No obstante, el crecimiento no es exclusivo de la juventud. El estudio destaca un repunte significativo entre la población mayor de 65 años, cuyo índice de lectura ha crecido 13 puntos porcentuales desde 2017. Asimismo, el nivel de estudios sigue siendo un factor determinante: mientras que el 82,2% de los universitarios lee habitualmente, también se registran incrementos notables entre personas con estudios primarios y secundarios, lo que sugiere una mayor capilaridad del libro en todos los estratos sociales.
Radiografía de los lectores: género, formato y barreras
La brecha de género en el consumo de cultura sigue favoreciendo a las mujeres, con un 72,3% de lectoras frente al 59,8% de hombres. Sin embargo, ambos sexos han experimentado crecimientos superiores a los cinco puntos en los últimos ocho años. Por su parte, la lectura infantil se mantiene en niveles muy altos, con cerca del 80% de niños de entre 6 y 9 años que leen una media de tres horas semanales.
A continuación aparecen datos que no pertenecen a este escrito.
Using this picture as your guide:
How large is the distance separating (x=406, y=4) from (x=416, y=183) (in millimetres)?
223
En cuanto a los motivos para no leer, la falta de tiempo se mantiene como el principal obstáculo, citado por el 44% de los encuestados, especialmente entre mujeres y adultos con formación universitaria. Por el contrario, la preferencia por otro tipo de entretenimientos es la razón más frecuente entre el público masculino y los más jóvenes que no han adoptado esta costumbre.
El soporte digital ha vuelto a despertar tras años de estancamiento. El 33,2% de los españoles utiliza dispositivos electrónicos para leer, siendo el e-reader y el teléfono móvil las herramientas principales. Además, los audiolibros continúan su ascenso, alcanzando ya al 9% de la población.
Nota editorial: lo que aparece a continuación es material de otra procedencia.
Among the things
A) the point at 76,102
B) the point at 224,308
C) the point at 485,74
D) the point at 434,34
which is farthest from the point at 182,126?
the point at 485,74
Contexto institucional y el papel de las librerías
El ministro de Cultura, Ernest Urtasun, ha vinculado estos resultados a la salud democrática del país, afirmando que «una sociedad que lee más es una sociedad más libre y crítica». El informe, elaborado por Conecta para la Federación de Gremios de Editores de España (FGEE) con el respaldo del Ministerio de Cultura y CEDRO, pone de relieve la vigencia del comercio de proximidad.
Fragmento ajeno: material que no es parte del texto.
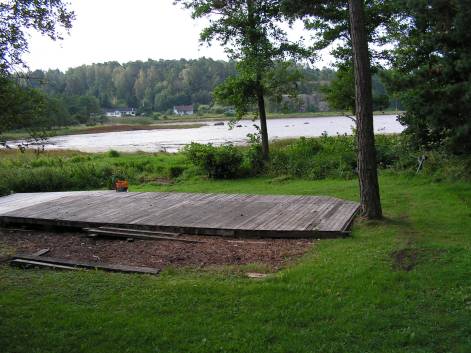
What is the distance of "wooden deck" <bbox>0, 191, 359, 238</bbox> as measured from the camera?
26.3ft

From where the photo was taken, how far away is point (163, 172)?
17734 mm

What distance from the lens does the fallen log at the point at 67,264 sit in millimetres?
6281

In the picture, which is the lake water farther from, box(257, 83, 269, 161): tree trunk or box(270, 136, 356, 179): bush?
box(257, 83, 269, 161): tree trunk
A pesar del auge de las plataformas digitales, la librería tradicional se mantiene como el principal canal de compra, concentrando el 40% de las ventas de libros no de texto. Las bibliotecas, por su parte, han recuperado prácticamente la afluencia previa a la crisis sanitaria, con una valoración ciudadana de notable alto (8,1 sobre 10).
Consecuencias y perspectivas para el sector editorial
Los datos de 2025 confirman que la lectura en España no fue un fenómeno pasajero vinculado al confinamiento, sino una tendencia estructural que se fortalece. El incremento de casi 7 puntos en la compra de libros desde 2017 asegura la viabilidad de una industria que, según las autoridades, requiere de un apoyo continuado en bibliotecas y fomento de librerías para que el acceso al libro sea «fácil y cotidiano».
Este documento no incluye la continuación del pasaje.